Partially inspired by the diner scene in Pulp Fiction and unequipped with measuring cups of any denomination, I began mixing eggs and butter in the dark while heating the finicky stovetop. The first result tasted mildly of olive oil residue, but a little melted butter and organic honey made for a surprisingly successful breakfast.

The semi-grand experiment

For those curious, here is the recipe:

1 small mug of milk plus a dash more if it's too lumpy
1 small mug of baking flour
2 eggs or maybe 3
1 small knob of butter, melted
1 generous shake of caster sugar

Mix it all in a salad bowl with a small ladle. There will be unanticipated lumps. Heat a pancake-shaped pan for at least ten minutes [if using a Finnish stove]. Use the same small mug from before to scoop and pour batter into pan. Watch as the first pancake browns nicely, then scramble to flip it with a cheese slicer to prevent it burning. Repeat three more times. As Matt Berry so eloquently put it, "hot, and consumable with butter."
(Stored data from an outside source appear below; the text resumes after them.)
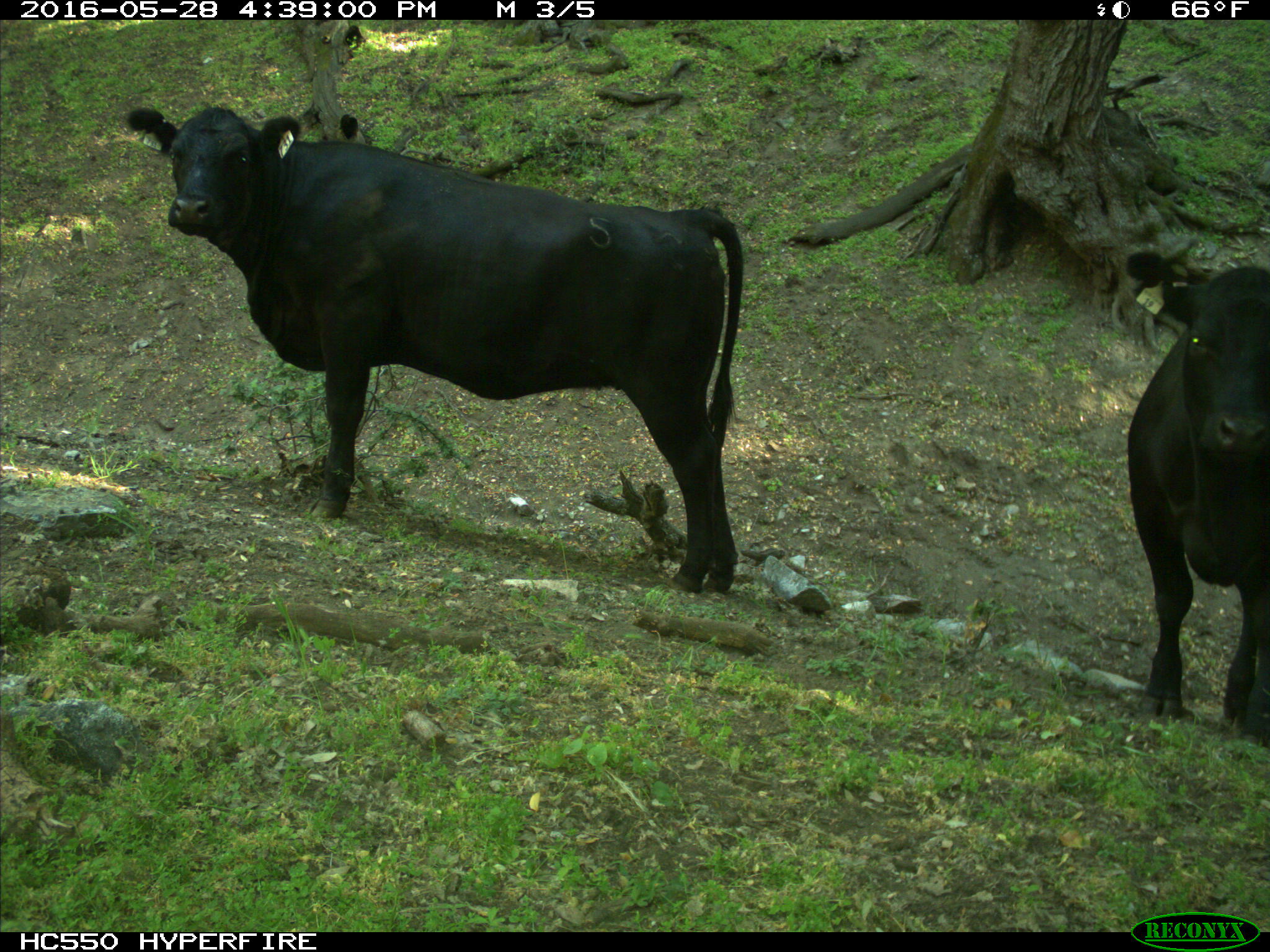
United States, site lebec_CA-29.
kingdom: Animalia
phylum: Chordata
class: Mammalia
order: Artiodactyla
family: Bovidae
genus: Bos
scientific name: Bos taurus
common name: domestic cow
Swedish-ish pancakes with butter and luomuhunaja

By eight I was fueled, and headed up to the studio. Working from a pile of sketches from Sunday, I did a minimal ink and gouache piece, prepared some larger pieces of paper on the wall and easel, and decided it was too cold to do more until later. The sun is rising at last, but I have resolved to spend as much time as possible curled up under a blanket with a sketchbook. Tomorrow looks to be warmer, and I may finally brave the 15 minute bicycle route into town for a supply run. Mostly I just need more salmiakki.